うつ病の臨床と病態
昭和大学藤が丘病院精神神経科 樋口 輝彦
うつ病の臨床
最初に教科書的なことを簡単に説明したうえで病態研究の現状について紹介します。
うつ病の疫学的な調査は、わが国では十分に行われていませんが、感情病患者が人口1万人あたり100〜400人、すなわち1〜4%います。この感情病の方がすべて精神科を受診されるわけではありません。主に精神科を受診されるのは重症のうつ病患者で、その数は1万人あたり10〜40人ほどです。そして、もっとも問題になる自殺を図るうつ病患者は、1万人に対して一\15人くらいいるものと推定されています。

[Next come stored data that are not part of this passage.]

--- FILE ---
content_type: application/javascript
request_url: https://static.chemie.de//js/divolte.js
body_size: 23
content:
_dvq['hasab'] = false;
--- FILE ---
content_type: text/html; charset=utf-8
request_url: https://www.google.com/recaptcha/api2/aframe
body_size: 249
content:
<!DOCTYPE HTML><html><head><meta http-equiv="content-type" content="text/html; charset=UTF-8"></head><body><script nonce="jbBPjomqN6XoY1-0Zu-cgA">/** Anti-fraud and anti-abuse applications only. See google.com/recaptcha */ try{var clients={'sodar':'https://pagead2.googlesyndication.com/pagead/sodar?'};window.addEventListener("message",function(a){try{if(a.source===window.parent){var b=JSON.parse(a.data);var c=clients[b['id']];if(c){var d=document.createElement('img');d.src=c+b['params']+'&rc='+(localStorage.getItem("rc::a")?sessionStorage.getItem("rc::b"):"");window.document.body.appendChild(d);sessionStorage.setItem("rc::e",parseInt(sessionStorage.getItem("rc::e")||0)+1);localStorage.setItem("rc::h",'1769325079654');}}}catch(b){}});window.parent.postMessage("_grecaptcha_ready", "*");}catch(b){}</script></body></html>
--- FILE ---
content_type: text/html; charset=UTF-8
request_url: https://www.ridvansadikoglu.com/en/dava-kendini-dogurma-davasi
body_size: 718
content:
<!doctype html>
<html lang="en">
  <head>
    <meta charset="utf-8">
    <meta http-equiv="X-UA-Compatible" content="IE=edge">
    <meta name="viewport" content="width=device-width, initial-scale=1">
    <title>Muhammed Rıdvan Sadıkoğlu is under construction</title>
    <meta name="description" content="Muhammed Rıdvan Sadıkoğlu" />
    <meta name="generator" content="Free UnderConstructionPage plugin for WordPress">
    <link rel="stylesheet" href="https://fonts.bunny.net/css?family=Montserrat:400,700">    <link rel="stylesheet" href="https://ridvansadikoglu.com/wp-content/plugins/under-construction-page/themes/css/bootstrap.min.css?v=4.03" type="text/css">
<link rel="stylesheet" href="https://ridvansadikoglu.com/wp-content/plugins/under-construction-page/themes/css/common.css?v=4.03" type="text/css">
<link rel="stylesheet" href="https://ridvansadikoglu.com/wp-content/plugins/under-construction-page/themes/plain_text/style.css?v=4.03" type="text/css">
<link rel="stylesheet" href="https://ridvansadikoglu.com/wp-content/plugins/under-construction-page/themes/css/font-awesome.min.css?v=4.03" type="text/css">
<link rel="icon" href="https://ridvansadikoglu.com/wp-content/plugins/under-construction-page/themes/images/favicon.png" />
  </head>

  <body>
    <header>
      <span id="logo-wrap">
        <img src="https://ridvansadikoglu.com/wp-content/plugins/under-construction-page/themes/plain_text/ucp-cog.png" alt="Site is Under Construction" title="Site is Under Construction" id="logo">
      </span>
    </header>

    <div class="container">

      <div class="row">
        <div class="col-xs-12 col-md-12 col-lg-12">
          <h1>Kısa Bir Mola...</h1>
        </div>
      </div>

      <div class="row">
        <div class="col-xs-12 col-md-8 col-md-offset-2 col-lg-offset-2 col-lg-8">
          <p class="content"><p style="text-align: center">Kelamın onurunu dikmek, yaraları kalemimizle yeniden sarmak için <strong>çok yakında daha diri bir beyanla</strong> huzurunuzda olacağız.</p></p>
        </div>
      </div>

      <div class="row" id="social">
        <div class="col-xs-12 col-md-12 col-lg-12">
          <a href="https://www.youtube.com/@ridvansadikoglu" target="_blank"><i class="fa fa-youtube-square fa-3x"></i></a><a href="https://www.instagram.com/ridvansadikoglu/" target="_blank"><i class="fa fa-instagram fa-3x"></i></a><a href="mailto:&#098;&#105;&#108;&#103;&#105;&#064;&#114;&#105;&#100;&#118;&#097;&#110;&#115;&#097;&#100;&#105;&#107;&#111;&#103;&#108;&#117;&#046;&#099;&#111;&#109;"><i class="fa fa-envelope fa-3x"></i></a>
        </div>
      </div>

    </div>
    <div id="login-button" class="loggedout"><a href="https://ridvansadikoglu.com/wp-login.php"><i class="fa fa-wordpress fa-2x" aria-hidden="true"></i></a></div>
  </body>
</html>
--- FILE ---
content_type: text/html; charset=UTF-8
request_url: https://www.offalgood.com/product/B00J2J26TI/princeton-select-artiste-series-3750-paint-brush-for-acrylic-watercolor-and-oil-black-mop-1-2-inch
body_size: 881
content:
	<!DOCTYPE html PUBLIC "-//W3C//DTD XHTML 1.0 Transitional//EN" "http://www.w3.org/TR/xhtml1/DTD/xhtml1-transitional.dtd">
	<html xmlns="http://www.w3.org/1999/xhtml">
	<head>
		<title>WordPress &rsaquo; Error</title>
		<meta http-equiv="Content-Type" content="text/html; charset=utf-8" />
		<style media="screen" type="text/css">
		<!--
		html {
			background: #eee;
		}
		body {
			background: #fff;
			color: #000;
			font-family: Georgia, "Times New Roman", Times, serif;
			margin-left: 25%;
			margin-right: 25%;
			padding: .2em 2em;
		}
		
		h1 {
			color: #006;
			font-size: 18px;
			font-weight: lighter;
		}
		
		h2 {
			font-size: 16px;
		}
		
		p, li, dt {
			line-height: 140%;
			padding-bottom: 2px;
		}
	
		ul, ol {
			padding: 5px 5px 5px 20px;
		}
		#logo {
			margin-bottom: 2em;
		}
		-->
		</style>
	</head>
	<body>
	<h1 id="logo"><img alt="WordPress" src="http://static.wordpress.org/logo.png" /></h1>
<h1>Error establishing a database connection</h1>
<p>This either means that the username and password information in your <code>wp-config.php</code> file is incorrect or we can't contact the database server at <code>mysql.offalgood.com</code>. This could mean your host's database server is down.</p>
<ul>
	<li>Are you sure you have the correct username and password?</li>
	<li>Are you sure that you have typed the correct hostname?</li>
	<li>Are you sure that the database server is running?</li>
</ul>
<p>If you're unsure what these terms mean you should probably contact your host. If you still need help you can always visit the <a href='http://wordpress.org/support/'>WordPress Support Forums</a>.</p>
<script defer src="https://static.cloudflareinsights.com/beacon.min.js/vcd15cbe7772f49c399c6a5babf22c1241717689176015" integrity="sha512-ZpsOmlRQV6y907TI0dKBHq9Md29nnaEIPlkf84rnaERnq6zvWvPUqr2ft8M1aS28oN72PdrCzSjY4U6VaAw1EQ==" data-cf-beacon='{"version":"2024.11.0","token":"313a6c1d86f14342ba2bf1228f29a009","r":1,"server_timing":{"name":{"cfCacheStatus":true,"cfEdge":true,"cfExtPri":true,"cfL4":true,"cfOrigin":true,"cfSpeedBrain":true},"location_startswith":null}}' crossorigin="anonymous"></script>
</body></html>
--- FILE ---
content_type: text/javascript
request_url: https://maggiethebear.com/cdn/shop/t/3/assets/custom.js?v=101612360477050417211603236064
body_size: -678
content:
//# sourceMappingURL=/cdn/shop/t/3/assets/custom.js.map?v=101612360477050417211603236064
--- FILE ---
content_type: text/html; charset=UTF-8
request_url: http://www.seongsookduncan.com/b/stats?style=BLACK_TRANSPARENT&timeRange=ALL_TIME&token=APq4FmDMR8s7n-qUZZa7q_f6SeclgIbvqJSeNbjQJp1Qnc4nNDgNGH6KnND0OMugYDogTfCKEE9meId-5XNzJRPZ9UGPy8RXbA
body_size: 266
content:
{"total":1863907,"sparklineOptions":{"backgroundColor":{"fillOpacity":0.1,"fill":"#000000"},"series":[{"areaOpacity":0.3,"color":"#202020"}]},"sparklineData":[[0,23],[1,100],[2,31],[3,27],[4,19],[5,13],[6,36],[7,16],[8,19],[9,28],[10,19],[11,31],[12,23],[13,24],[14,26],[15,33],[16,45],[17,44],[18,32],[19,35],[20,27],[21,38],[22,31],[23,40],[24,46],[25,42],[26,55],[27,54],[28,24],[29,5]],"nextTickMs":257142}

このうつ病の臨床症状と経過をまとめると、次のようになります。気分が非常にふさぎこみ、悲哀感や苦悶、焦燥、不安などをともないます。これらの気分や感情に関する基本症状と同時に、思考面や行動面でもさまざまな症状が現れます。例えば、考えがうまく進まなくなる思考抑制や、自分を卑下したり、悪いことをしたのではないかという罪悪感にかられたりする微小妄想、まったく外にでられなくなるというようなことです。さらには、しびれや発汗といった身体症状や、不眠や食欲不振などの自律神経症状がでることも特徴です。
一方、躁とうつの両方を繰り返す躁うつタイプでは、躁病相ではうつ病相とは本質において正反対といってもよいような症状を示します。躁病では、気分が爽快で絶好調であったり、どんなに動いても疲れず、思考行動面でもどんどん考えが浮かんできたり、観念奔逸を示します。しかし、場合によっては暴力的になったりすることもあります。身体症状として不眠は共通ですが、食欲亢進、性欲亢進などをともなうことが躁病の特徴です。